Economia EPAL diz estar a monitorizar impacto da água de Castelo de Bode

EPAL diz estar a monitorizar impacto da água de Castelo de Bode

A EPAL está a monitorizar o impacto dos incêndios na qualidade da água de Castelo de Bode, isto depois da preocupação demonstrada acerca da qualidade da água na sequência dos incêndios que afectaram a região centro.
EPAL diz estar a monitorizar impacto da água de Castelo de Bode
Correio da Manhã
Lusa 23 de agosto de 2017 às 19:49
A empresa EPAL afirmou hoje que está a monitorizar o impacto dos incêndios na qualidade da água de Castelo de Bode, referindo que "até à data não se registaram quaisquer impactos no âmbito do programa de monitorização".

Em comunicado, a EPAL - Empresa Portuguesa das Águas Livres dá conta de que o programa monitoriza "a qualidade da água bruta nesta albufeira", no distrito de Santarém, e assegura "estar preparada para garantir, em permanência, os elevados padrões de qualidade" da água.

"A EPAL tem um programa de controlo de qualidade da água junto às captações de água bruta destinada à produção de água para consumo humano na albufeira de Castelo de Bode, estando previsto o seu ajustamento no início da época das chuvas, no sentido de monitorizar e avaliar, atempadamente, eventuais impactos", pode ler-se no comunicado.

Caso seja necessário, a empresa "está preparada para accionar os devidos meios, no sentido de ajustar o tratamento da água nas suas instalações, para garantir, em permanência, os elevados padrões de qualidade da água por si fornecida".
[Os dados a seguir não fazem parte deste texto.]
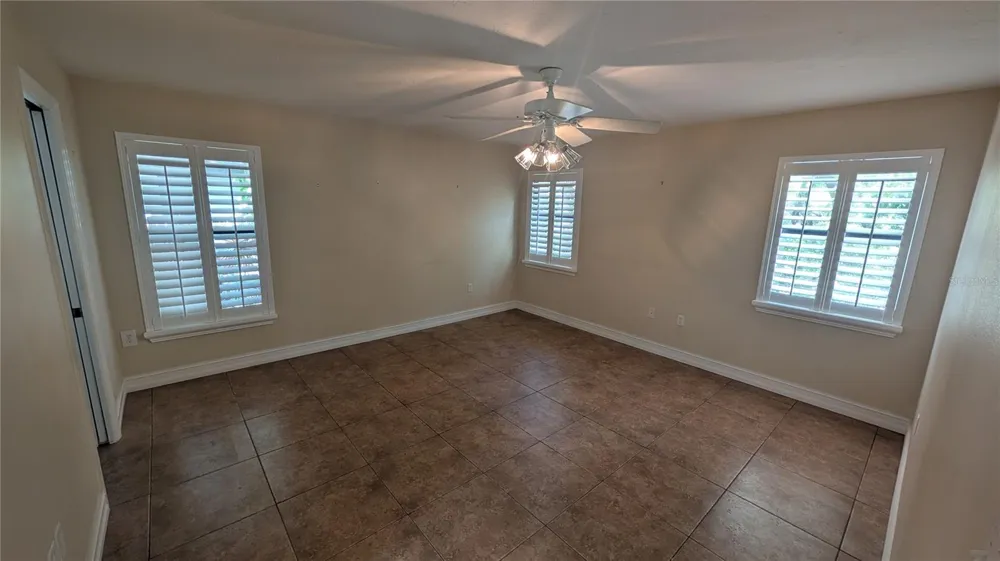 4615 OAK FOREST DRIVE E #22 Sarasota, FL 34231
O impacto dos incêndios na qualidade da água da albufeira de Castelo de Bode, que abastece cerca de dois milhões de portugueses, está a preocupar a presidente da Câmara de Abrantes, que na terça-feira apontou a "necessidade uma reunião de trabalho" sobre o assunto.

"À volta da albufeira há uma grande mancha de área ardida, não só no concelho de Abrantes, mas também em Vila de Rei, Tomar, Sertã e Ferreira do Zêzere", disse aos jornalistas Maria do Céu Albuquerque, no final da reunião de executivo, afirmando ser necessário "marcar com carácter de urgência uma reunião com todos aqueles que têm captações de água na albufeira" para encontrar uma resposta que minimize os impactos negativos.
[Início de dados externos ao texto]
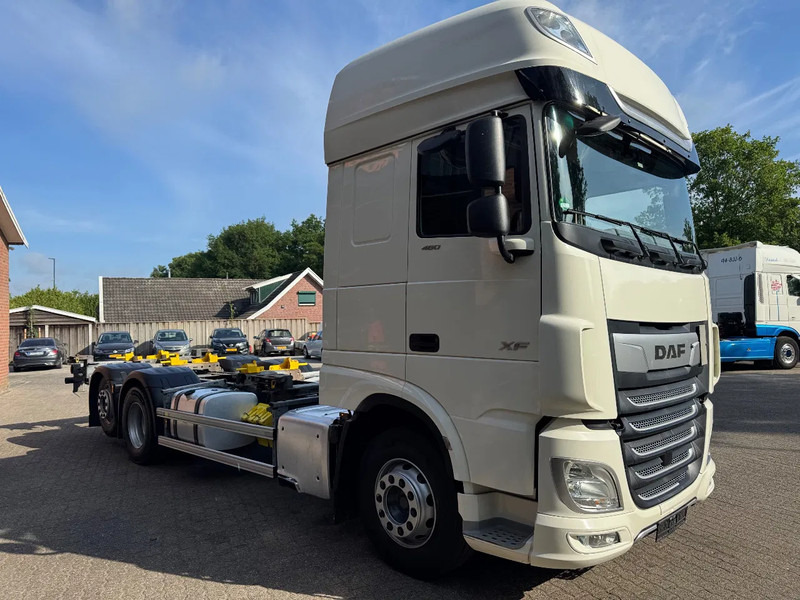 DAF XF 480 6X2 SSC FAR BDF Retarder 2x AHK 7.82 Multiwechseler - Containerwagen/ Wechselfahrgestell LKW: das Bild 2 DAF XF 480 6X2 SSC FAR BDF Retarder 2x AHK 7.82 Multiwechseler - Containerwagen/ Wechselfahrgestell LKW: das Bild 2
No seu entender, é necessário "trabalhar rapidamente no sentido de consolidar as áreas ardidas, evitando fenómenos de erosão e de deposição de cinzas que tendem a acontecer, incluindo no período de inverno, com consequências ainda mais graves".
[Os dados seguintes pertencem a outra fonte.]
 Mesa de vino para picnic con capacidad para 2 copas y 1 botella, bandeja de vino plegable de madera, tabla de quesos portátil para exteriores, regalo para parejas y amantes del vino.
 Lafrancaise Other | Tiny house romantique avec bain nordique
"Todos estes concelhos são abastecidos a partir da albufeira de Castelo de Bode e também não nos podemos esquecer que a própria área metropolitana é abastecida através da EPAL aqui no Castelo de Bode. Portanto, impõe-se que se estude que impacto é que estes incêndios - e os fenómenos de erosão e de deposição de cinzas que irão acontecer - poderão ter na qualidade da água", defendeu.